Seorang guru adalah figur yang menempati posisi penting dalam dunia pendidikan. Dilihat dari sinilah betapa pentingnya peran seorang guru dalam proses pembelajaran. Walaupun memang prestasi anak didik dipengaruhi oleh banyak faktor, yaitu buku pelajaran, proses pendidikan, serta penggunaan metode yang tepat, namun peran guru masih sangat berpengaruh terhadap keberhasilan siswa dalam proses pembelajaran karena gurulah yang merancang strategi pembelajaran, pendekatan yang digunakan, metode yang diterapkan, media pembelajaran yang dipilih, teknik yang digunakan dan evaluasi yang dirancang.

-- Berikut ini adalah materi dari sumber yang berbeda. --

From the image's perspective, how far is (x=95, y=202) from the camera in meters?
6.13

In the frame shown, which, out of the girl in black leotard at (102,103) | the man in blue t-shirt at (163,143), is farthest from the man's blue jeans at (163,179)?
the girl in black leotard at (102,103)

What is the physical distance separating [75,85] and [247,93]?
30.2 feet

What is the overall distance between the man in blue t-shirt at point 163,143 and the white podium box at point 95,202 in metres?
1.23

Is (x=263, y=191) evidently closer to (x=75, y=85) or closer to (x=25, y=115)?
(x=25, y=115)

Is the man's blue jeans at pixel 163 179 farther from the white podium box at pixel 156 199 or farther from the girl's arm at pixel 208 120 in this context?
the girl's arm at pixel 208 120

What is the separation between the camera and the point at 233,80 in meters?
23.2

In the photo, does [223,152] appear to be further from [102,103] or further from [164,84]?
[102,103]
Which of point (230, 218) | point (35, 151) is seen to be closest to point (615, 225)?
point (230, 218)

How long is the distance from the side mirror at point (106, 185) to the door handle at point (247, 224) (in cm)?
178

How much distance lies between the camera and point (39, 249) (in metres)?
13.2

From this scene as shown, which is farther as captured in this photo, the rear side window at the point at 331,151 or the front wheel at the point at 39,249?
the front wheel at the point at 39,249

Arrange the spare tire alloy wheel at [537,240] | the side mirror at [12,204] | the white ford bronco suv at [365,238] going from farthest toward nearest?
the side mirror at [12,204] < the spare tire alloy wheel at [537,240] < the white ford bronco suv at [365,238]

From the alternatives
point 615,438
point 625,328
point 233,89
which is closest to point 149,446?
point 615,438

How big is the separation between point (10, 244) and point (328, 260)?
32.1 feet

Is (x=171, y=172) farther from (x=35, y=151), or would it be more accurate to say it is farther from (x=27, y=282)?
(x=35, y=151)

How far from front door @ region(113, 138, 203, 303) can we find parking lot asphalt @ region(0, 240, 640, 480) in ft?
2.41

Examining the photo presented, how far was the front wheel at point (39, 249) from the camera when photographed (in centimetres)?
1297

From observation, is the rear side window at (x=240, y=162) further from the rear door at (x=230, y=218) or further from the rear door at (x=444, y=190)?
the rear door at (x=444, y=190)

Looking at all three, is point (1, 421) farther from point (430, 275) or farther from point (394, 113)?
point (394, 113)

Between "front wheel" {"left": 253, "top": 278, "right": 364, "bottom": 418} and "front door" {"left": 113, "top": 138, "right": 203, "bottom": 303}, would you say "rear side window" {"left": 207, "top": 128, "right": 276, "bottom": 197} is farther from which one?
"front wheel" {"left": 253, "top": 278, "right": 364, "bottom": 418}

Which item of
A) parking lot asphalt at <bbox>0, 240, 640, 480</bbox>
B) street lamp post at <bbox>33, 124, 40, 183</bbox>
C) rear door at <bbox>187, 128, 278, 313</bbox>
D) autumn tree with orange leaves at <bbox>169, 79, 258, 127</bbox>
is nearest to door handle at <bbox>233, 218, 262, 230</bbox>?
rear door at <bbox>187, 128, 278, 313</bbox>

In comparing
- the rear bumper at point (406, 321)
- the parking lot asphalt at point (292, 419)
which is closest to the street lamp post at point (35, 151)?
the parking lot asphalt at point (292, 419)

Kesulitan dalam memahami konsep dan menangkap isi pelajaran juga di alami oleh siswa kelas II SD Negeri 1 Panunggalan Kecamatan Pulokulon, Kabupaten Grobogan, yaitu pada saat ulangan mata pelajaran IPS materi pokok dokumen diri dan keluarga, hasilnya sangat mengecewakan. Hal tersebut dapat dilihat dari prestasi belajar yang diperoleh siswa, yaitu dari 30 siswa, hanya 10 orang yang memperoleh nilai ≥ KKM (60). Ini berarti pembelajaran IPS materi pokok dokumen diri dan keluarga belum menunjukan ketuntasan secara klasikal karena tingkat tuntas klasikal yang dicapai hanya 50% masih jauh dari ideal yaitu ≥ 60%. Oleh karena itu diperlukan Penelitian Tindakan Kelas agar dapat diidentifikasi permasalahan yang melatarbelakangi ketidakberhasilan proses pembelajaran tersebut sehingga dapat mengambil langkah untuk melaksanakan perbaikan

KAJIAN PUSTAKA

Pembelajaran Ilmu Pengetahuan Sosial di Sekolah Dasar

Dalam Depdiknas (2006:575) dikemukakan bahwa: ”Ilmu Pengetahuan Sosial (IPS) merupakan salah satu mata pelajaran yang diberikan mulai dari SD/MI/SDLB sampai SMP/MTs/SMPLB. IPS mengkaji seperangkat peristiwa, fakta, konsep, dan generalisasi yang berkaitan dengan isu sosial. Mata pelajaran Ilmu Pengetahuan Sosial di SD berfungsi untuk mengembangkan pengetahuan, nilai, nilai, sikap dan keterampilan tentang masyarakat, bangsa dan negara Indonesia”.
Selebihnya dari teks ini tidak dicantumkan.